[linux-lvm] Caching policy in machine learning context

Thu Feb 16 10:29:53 UTC 2017

Dne 15.2.2017 v 14:30 Jonas Degrave napsal(a):
> Thanks, I tried your suggestions, and tried going back to the mq policy and
> play with those parameters. In the end, I tried:
>
>     lvchange --cachesettings 'migration_threshold=20000000
>     sequential_threshold=10000000 read_promote_adjustment=1
>     write_promote_adjustment=4' VG
>
>
> With little success. This is probably due to the mq-policy looking only at the
> hit-count, rather than the hit-rate. Or at least, that is what I make up from
> line 595 in the code:
> http://lxr.free-electrons.com/source/drivers/md/dm-cache-policy-mq.c?v=3.19#L595
>
> I wrote a small script, so my users could empty the cache manually, if they
> want to:
>
>     #!/bin/bash
>     if [ "$(id -u)" != "0" ]; then
>        echo "This script must be run as root" 1>&2
>        exit 1
>     fi
>     lvremove -y VG/lv_cache
>     lvcreate -L 445G -n lv_cache VG /dev/sda
>     lvcreate -L 1G -n lv_cache_meta VG /dev/sda
>     lvconvert -y --type cache-pool --poolmetadata VG/lv_cache_meta VG/lv_cache
>     lvchange --cachepolicy smq VG
>     lvconvert --type cache --cachepool VG/lv_cache VG/lv
>
>
> So, the only remaining option for me, would to write my own policy. This
> should be quite simple, as you basically need to act as if the cache is not
> full yet.
>
> Can someone point me in the right direction as to how to do this?
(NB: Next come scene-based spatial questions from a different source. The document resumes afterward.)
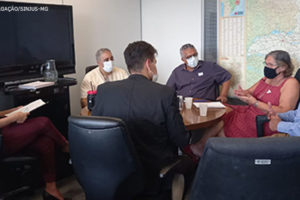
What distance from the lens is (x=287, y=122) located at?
7.20 ft

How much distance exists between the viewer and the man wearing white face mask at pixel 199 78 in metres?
3.43

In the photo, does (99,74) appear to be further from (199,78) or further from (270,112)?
(270,112)

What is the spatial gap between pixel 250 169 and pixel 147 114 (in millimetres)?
776

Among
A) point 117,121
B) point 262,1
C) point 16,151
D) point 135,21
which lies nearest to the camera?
point 117,121

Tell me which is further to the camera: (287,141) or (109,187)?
(109,187)

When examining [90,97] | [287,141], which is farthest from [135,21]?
[287,141]

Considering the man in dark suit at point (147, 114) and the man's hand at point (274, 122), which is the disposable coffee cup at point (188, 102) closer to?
the man's hand at point (274, 122)

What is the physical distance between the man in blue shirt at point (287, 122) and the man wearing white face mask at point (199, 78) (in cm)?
95

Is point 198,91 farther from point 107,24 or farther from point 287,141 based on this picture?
point 287,141

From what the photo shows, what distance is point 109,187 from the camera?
1567 mm

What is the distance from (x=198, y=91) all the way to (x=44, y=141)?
1776 mm

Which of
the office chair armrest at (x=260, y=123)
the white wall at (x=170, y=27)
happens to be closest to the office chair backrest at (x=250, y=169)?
the office chair armrest at (x=260, y=123)

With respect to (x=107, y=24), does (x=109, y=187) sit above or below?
below

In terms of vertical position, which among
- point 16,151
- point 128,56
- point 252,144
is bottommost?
point 16,151
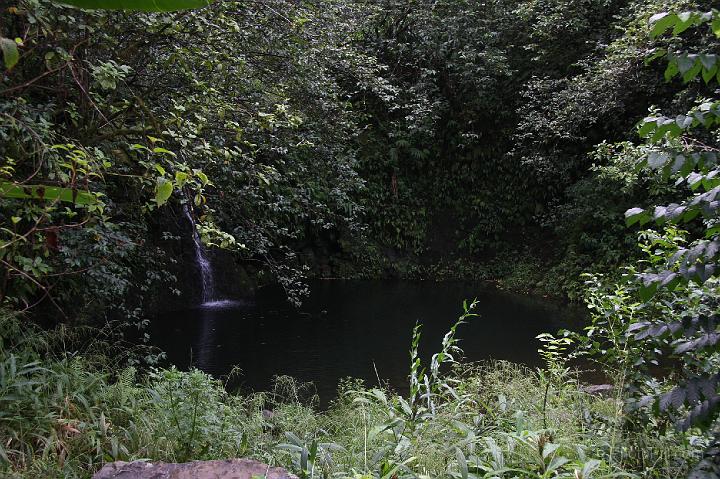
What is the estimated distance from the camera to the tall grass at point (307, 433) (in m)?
2.26

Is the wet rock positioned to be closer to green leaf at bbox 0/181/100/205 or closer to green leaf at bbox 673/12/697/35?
green leaf at bbox 0/181/100/205

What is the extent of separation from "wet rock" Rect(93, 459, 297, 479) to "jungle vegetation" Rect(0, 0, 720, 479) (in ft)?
0.43

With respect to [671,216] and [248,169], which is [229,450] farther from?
[248,169]

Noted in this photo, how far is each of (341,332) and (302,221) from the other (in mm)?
4666

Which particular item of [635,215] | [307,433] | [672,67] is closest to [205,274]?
[307,433]

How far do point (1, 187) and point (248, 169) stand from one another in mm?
3037

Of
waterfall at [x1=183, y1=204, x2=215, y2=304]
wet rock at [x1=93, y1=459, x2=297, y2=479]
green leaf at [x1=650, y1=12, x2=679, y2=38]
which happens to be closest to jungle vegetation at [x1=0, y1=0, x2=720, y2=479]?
green leaf at [x1=650, y1=12, x2=679, y2=38]

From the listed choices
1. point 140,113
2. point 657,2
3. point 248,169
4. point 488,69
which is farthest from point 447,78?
point 140,113

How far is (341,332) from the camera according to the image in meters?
8.95

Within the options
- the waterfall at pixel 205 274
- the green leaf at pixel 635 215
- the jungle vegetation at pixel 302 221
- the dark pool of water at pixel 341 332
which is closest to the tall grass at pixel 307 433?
the jungle vegetation at pixel 302 221

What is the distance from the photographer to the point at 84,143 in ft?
12.8

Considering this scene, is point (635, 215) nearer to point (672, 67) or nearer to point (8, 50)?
point (672, 67)

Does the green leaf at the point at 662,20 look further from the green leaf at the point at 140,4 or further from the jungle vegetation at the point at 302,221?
the green leaf at the point at 140,4

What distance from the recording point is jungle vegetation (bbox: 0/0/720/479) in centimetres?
222
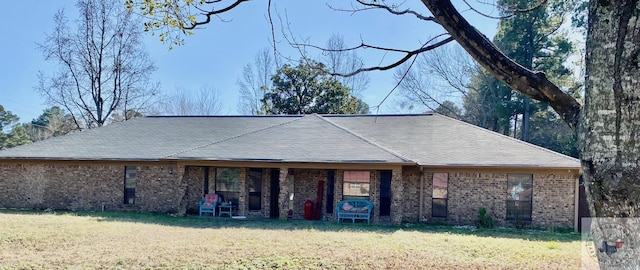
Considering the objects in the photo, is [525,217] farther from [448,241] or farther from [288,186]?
[288,186]

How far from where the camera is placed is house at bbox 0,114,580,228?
14.8 m

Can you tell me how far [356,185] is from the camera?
16031mm

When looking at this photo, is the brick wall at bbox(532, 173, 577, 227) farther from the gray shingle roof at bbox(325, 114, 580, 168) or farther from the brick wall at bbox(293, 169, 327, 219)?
the brick wall at bbox(293, 169, 327, 219)

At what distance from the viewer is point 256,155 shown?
15.9 metres

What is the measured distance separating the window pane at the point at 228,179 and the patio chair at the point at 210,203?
0.54 metres

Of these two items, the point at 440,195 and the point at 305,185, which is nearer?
the point at 440,195

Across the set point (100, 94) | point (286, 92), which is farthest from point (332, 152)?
point (100, 94)

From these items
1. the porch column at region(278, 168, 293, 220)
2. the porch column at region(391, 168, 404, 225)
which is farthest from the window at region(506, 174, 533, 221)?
the porch column at region(278, 168, 293, 220)

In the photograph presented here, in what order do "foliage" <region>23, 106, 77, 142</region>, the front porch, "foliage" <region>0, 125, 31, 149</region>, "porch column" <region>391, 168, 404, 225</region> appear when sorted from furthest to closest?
1. "foliage" <region>23, 106, 77, 142</region>
2. "foliage" <region>0, 125, 31, 149</region>
3. the front porch
4. "porch column" <region>391, 168, 404, 225</region>

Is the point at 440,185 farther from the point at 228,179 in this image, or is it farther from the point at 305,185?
the point at 228,179

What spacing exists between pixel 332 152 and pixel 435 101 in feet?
66.2

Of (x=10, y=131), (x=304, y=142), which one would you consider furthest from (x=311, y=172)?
(x=10, y=131)

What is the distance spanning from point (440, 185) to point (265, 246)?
761 cm

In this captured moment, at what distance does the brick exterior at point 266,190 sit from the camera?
48.3 feet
I have tried
> to find the last version of the code, but the best I could find was a redhat
> CVS-server which times out when connecting.
>
>     cvs -d :pserver:cvs at sources.redhat.com:/cvs/dm login cvs
>     CVS password:
>     cvs [login aborted]: connect to sources.redhat.com
>     <http://sources.redhat.com>(209.132.183.64):2401 failed: Connection timed out
>
>
>  Can someone direct me to the latest source of the smq-policy?
>

Hi

Yep - it does look like you have some special use-case where you know 'ahead 
of time' what's the usage pattern going to be.

'smq' policy is targeted to rather 'slowly' fill over the time with 'more time 
permanent data' which are known to be kept used over and over - so i.e. after 
reboot there is large chance you will need them again.

But in your case it seems you need a policy which fills very quickly with 
current set of date - i.e. some sore of  page-cache extension.

So to get to the source:

https://github.com/torvalds/linux/blob/master/drivers/md/dm-cache-policy-smq.c

relatively 'small' piece of code - by may take a while to get to it as you 
need to fit within policy rules - there is certain limited amount of data you 
may keep with cached data block and some others...

Once you get new dm caching policy loaded - lvm2 should be able to use it,
as  cache_policy & cache_settings  are 'free-from' strings.

For 4.12 kernel (likely) there is going to be new 'cache2-like' which should 
be match faster with startup...    but likely it may or may not solve your 
special 100GB workload.

Regards

Zdenek